1.30.2012

Manner and Means

I've been listening to this Caedmon's Call song a lot lately. On repeat. It's absurdly beautiful.

I keep meditating on the words. I don't know what the band meant when they wrote it, but I just keep thinking about my life as a missionary.

Danielle sings, "I am a shell of the manner and the means // Mine is a story of nothing as it seems." I think about testimony, and this strange instrument that is my life, the one that is supposed to help people encounter Jesus Christ. I am the vessel. My life is one of extraordinarily great things that are terribly hidden; sometimes I don't even recognize the wonders God works. It all seems pretty ordinary, nothing really remarkable, but God is daily transforming my heart, my mind, and my will.

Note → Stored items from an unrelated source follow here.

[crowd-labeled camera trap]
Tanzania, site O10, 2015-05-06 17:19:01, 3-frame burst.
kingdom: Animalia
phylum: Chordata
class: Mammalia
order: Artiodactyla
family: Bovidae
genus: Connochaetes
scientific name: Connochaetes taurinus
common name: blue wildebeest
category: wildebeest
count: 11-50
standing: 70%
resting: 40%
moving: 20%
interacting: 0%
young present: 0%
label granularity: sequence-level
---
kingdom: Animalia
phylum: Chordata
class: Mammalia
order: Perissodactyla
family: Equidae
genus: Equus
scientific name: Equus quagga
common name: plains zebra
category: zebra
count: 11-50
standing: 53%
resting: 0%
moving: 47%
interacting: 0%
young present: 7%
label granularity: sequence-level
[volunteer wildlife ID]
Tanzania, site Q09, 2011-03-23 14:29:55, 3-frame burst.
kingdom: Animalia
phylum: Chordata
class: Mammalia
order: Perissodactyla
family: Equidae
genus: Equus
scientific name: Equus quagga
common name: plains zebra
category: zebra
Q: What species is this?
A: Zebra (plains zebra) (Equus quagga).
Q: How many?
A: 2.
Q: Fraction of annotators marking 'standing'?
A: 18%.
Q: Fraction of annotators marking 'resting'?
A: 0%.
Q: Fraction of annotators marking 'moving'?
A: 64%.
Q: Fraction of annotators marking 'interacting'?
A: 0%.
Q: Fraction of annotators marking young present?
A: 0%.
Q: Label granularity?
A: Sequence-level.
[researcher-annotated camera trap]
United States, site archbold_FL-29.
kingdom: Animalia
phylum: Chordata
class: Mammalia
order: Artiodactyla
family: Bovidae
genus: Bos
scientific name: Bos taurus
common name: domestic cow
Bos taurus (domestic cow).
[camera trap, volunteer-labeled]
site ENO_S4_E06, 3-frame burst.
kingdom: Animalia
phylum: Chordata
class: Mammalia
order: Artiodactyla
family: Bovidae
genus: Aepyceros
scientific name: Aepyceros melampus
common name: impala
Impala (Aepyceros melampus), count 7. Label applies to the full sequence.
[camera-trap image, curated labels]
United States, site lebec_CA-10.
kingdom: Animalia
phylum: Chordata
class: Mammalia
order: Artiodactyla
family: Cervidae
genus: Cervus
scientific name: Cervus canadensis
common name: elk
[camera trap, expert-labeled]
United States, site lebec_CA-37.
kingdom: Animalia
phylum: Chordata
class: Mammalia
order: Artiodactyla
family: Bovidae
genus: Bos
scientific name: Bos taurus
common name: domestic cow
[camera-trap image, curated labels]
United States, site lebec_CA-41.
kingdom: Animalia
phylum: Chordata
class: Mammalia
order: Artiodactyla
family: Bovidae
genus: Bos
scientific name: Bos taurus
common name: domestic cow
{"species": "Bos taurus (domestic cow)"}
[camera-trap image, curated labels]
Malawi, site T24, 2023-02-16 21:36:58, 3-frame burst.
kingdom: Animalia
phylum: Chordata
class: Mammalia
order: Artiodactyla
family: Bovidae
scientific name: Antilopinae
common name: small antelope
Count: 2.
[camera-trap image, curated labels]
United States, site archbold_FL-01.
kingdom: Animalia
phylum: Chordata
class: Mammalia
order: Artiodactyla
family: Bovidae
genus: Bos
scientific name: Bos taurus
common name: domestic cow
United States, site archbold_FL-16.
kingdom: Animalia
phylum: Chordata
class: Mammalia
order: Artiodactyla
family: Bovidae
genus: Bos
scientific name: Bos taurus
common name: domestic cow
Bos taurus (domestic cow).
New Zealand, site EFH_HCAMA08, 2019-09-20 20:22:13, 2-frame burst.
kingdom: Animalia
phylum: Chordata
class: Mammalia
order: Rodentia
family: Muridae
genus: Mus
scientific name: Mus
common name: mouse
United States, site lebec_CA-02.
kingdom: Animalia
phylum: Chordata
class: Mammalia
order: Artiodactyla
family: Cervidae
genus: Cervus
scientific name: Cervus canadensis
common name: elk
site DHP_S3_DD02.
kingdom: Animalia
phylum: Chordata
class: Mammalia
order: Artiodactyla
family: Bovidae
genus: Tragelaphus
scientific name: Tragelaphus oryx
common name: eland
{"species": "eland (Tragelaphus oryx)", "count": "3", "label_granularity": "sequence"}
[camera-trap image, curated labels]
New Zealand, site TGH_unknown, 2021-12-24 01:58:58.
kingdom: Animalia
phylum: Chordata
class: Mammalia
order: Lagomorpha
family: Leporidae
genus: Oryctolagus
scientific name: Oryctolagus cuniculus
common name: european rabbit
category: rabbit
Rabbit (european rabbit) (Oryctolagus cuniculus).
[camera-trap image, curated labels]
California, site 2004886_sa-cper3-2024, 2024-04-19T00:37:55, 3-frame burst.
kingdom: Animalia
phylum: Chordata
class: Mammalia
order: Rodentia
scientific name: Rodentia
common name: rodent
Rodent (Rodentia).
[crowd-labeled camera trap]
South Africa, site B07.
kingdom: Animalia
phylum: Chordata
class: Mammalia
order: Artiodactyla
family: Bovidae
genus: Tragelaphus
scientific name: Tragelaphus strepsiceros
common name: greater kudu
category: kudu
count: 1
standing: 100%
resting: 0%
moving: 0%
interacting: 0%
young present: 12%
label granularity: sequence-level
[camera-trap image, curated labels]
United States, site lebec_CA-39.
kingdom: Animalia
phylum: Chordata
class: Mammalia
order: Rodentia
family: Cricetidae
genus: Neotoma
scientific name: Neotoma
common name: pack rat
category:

She continues, "My heart is thinly veiled in the usual fears." Yep. It sure is, Dani. Sometimes I am paralyzed by that thin veil. Sometimes I don't want to do this strange job that is not just a job but a calling, and the performance reviews are actually pretty similar to things I am sure I'll have answer for in the end. This is serious business. I am afraid. I pray the Lord to throw back that veil and wed me in His Word.

The chorus is particularly thought-provoking for me. "When it's over and you see it with your eyes // would you rather have the truth or a lie?" Granted, I wish ol' Caedmon's Call had been a little more forthright and said, "When it's over and you see Him with your eyes...", but that's beside the point. These words keep sounding in my head. CeeCee, when it is over, will that student still prefer to not be offended or put into an awkward situation at the cost of the Truth? When she has to look Him in the eyes, would it be better for me to have spoken the entire truth in love or watered it down for her comfort? Would you rather have the truth or a lie? The Truth costs.

I pray that I don't offend and that I'm as minimally awkward, for their sakes, as possible, but in the end I would rather have the truth, and I think they will too.

1 comment:

Allison Marshall said...

After I read this, I listened to the album this morning! High Countries gets me every time!